Kentaro Okasaka
[東京 29日 ロイター] - 経済産業省は29日、熊本県で前日起きた最大震度7の地震に関する記者会見で、商業施設イオンモール熊本で起きた爆発について、建物外に設置されたLPガスのタンクは破損せずに残っており、ガス漏えいによる爆発であれば配管に何らかの問題が起きた可能性があると指摘した。
会見した産業保安・安全グループの永井岳彦・保安政策課長は「現時点で事故原因についてのコメントは差し控えたい」とした上で「都市ガスではなくLPガスで供給されている所であるし、爆発の形態を見ると(ガス漏えいの)可能性は否定しないが、国として予断をするものではない」と話した。
LPガスは空気よりも重く、漏れ出すと下にたまりがちになると説明し「そこに可燃エネルギーが入ると爆発的な燃焼を起こすということは一般論としてはあり得る」と語った。
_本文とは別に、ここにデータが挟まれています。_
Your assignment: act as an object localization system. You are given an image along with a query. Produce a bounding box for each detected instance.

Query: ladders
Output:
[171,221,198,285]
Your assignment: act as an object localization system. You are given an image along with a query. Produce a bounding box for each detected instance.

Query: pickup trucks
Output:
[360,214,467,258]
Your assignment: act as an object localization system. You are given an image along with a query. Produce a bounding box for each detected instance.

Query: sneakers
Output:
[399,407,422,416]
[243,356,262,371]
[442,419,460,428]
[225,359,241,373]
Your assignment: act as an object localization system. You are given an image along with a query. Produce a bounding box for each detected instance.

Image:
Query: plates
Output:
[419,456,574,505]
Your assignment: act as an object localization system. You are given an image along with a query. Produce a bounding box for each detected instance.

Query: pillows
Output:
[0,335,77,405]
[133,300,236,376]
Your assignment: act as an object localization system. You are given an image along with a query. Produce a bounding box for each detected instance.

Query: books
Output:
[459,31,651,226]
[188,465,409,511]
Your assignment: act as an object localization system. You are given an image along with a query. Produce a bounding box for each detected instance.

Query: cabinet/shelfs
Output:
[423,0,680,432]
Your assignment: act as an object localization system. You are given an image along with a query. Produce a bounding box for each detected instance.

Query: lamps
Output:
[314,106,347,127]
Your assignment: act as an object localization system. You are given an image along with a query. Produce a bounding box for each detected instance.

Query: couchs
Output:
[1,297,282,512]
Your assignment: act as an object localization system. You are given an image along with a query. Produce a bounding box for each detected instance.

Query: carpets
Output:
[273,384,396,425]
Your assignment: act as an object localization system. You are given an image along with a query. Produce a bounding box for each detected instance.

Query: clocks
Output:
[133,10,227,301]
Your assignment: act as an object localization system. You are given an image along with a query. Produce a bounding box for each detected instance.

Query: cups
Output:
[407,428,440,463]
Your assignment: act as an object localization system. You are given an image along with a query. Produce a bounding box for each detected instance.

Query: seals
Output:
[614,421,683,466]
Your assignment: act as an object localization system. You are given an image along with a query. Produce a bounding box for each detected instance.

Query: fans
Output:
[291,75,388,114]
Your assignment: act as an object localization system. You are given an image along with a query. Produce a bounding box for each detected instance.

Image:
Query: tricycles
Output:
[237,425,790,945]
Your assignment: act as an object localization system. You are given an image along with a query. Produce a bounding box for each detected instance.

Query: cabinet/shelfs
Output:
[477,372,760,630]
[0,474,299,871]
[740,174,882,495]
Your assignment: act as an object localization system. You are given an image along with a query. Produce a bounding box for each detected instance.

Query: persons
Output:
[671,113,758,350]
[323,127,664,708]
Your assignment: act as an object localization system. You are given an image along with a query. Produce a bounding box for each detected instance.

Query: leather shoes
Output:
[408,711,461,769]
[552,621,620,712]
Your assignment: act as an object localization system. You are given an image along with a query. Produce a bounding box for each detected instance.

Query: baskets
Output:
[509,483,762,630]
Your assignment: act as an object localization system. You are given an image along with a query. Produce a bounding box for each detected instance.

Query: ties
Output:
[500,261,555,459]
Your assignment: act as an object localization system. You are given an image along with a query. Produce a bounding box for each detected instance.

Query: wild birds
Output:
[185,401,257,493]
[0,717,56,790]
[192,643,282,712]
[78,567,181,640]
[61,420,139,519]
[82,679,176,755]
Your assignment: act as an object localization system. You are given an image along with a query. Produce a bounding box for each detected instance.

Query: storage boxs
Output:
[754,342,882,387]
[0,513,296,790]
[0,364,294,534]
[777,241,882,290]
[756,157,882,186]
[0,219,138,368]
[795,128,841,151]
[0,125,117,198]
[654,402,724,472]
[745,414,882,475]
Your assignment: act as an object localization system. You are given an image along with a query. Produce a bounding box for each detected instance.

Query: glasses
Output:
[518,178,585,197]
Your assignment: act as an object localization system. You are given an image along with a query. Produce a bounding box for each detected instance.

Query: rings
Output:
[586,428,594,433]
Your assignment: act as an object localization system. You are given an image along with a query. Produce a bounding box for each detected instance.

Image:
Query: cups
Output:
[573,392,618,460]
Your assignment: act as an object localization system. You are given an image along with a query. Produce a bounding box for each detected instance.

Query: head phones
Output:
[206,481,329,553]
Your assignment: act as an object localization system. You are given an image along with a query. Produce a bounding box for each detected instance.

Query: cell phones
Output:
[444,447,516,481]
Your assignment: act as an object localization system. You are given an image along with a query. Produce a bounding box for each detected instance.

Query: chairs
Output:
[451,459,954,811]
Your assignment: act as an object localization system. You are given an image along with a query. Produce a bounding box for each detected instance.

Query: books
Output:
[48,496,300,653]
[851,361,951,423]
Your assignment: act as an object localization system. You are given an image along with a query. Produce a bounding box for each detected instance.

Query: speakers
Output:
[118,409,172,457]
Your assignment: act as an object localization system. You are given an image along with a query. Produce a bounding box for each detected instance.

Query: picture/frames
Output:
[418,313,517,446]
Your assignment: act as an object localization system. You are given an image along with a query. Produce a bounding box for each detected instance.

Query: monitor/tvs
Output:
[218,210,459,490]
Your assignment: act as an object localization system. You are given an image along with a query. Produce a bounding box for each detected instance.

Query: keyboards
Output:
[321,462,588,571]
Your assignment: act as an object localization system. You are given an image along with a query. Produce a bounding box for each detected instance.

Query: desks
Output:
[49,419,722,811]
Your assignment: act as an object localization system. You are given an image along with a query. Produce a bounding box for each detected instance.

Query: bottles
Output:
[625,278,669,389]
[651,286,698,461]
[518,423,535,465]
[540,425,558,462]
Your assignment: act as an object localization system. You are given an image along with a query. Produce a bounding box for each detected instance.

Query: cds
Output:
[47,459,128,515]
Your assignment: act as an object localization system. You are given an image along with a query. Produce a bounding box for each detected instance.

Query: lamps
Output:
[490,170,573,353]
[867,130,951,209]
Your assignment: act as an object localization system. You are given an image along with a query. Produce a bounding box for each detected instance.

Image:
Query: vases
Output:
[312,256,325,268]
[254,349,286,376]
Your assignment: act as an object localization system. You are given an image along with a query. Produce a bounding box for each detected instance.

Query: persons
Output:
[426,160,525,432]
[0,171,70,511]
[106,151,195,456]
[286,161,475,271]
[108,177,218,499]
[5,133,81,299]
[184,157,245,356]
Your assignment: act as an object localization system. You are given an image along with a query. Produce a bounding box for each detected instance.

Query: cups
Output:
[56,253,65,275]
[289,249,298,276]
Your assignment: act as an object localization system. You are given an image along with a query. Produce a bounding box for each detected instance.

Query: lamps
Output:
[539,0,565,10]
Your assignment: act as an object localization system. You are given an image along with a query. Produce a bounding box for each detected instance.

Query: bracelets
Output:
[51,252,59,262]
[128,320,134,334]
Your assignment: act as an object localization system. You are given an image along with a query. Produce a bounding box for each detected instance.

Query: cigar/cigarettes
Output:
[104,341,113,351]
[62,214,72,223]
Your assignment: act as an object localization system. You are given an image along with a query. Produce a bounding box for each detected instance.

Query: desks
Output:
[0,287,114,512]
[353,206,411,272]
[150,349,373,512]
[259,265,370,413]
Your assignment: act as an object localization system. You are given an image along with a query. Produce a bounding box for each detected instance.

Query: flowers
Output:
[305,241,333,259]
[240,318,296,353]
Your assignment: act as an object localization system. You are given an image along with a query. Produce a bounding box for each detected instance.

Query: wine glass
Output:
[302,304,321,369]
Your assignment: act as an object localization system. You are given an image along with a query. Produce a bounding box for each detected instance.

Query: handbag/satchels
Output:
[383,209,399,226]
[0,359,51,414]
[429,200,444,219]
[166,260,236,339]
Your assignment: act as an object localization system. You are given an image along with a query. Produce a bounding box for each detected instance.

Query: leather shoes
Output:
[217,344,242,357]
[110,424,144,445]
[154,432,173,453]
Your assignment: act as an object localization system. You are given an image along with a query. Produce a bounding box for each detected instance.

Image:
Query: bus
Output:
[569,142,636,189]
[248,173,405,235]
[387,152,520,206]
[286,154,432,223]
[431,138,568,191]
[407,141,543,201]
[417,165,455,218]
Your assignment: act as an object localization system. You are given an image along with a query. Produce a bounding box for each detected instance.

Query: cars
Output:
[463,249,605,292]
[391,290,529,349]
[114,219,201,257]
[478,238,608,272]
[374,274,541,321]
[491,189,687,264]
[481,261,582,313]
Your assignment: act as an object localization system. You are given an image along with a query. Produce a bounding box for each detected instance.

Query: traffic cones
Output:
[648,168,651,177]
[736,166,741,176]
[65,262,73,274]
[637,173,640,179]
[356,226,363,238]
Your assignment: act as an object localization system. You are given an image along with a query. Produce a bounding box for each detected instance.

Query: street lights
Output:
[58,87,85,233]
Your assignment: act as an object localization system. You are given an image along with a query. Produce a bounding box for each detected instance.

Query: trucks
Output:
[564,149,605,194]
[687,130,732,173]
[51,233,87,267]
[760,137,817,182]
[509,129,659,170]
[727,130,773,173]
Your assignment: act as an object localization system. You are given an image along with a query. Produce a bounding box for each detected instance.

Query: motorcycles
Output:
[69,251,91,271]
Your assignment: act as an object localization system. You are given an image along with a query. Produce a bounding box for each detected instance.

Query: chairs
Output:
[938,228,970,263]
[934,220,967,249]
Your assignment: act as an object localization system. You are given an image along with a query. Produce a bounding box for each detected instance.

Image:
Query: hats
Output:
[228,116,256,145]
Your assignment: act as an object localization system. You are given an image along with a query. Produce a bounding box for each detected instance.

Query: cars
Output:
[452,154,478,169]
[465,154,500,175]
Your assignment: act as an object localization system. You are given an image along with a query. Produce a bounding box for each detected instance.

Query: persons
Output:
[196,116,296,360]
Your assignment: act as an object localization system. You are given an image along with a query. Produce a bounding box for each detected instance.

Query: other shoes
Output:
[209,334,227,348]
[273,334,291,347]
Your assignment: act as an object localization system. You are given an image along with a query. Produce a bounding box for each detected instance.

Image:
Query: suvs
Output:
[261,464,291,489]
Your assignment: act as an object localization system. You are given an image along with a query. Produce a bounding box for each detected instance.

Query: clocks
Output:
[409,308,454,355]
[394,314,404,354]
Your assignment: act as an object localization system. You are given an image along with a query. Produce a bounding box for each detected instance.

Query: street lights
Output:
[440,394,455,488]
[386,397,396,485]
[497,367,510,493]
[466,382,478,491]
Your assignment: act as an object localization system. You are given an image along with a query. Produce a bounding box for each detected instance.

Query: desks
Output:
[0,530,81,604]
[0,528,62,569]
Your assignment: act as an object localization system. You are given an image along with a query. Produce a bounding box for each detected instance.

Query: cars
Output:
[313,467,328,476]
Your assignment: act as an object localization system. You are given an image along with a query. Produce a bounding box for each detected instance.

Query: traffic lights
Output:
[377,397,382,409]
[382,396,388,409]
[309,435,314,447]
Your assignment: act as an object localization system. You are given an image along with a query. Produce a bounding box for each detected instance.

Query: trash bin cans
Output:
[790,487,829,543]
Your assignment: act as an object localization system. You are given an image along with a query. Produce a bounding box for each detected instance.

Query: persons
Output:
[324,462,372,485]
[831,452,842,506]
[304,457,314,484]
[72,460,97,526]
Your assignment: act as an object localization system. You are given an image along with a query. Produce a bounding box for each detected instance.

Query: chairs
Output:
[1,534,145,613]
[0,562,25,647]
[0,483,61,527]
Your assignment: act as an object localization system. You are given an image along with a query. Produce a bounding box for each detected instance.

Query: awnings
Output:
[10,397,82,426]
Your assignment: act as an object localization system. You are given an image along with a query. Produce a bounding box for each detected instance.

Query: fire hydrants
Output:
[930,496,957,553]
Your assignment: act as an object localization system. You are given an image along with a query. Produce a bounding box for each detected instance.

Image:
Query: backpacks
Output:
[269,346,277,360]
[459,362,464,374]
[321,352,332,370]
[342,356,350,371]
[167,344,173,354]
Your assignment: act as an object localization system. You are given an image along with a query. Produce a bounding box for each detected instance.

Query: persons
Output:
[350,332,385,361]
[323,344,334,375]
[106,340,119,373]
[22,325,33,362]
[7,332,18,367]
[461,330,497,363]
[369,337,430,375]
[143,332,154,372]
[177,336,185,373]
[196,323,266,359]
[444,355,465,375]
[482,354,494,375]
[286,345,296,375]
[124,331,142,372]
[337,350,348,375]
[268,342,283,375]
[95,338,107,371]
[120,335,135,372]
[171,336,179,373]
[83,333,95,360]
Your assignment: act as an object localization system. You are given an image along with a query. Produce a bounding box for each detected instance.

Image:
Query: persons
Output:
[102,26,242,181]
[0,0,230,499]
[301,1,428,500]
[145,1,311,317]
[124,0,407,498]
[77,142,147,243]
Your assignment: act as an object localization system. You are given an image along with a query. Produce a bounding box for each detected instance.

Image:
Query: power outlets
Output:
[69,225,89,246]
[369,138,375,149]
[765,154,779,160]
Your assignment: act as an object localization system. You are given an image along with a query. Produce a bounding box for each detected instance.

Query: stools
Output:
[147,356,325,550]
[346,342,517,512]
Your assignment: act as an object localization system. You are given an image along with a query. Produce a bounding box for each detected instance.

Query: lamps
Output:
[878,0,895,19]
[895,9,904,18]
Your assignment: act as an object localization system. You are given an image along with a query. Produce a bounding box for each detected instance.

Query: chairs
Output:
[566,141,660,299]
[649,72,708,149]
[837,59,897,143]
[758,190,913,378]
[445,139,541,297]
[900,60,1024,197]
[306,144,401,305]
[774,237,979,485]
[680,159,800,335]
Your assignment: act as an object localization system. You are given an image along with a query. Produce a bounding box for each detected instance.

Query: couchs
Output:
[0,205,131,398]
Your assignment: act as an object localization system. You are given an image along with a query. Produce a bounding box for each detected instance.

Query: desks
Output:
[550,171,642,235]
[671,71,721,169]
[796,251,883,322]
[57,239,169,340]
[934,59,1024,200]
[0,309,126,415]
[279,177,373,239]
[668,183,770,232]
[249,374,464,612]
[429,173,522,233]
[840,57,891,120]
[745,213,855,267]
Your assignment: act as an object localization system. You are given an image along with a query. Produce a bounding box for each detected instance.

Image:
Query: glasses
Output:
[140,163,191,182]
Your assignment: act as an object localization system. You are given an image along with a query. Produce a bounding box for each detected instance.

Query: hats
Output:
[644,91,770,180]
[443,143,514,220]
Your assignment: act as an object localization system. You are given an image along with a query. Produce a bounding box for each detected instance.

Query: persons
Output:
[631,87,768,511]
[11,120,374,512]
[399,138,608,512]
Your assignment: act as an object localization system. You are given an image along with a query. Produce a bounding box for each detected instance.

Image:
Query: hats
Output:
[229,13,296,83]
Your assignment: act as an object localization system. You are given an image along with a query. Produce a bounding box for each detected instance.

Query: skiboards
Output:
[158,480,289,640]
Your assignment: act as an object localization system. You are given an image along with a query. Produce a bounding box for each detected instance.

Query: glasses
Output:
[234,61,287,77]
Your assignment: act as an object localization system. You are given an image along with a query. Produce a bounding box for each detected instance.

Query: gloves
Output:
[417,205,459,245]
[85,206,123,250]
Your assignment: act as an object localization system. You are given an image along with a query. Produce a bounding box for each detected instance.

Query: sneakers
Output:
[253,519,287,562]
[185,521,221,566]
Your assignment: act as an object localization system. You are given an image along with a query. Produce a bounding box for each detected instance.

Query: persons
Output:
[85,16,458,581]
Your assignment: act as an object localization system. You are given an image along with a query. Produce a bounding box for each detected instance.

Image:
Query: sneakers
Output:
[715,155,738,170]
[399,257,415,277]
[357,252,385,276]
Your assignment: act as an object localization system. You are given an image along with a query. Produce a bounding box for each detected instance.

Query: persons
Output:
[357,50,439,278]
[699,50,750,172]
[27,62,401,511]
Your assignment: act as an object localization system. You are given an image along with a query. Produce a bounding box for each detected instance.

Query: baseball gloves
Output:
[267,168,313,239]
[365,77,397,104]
調査では、感震ブレーカーや、大きな流量を感知して自動的に遮断する弁が正常に稼働したかどうかも着目点になるとした。
熊本県嘉島町にあるイオンモール熊本は、地震発生から約1時間後に爆発が発生。2階部分が崩落して多数の人が閉じ込められた。イオンの吉田昭夫社長は29日、被害者はすべてテナントの従業員で、死者3人、心肺停止1人、救急搬送された負傷者4人だったと明らかにした。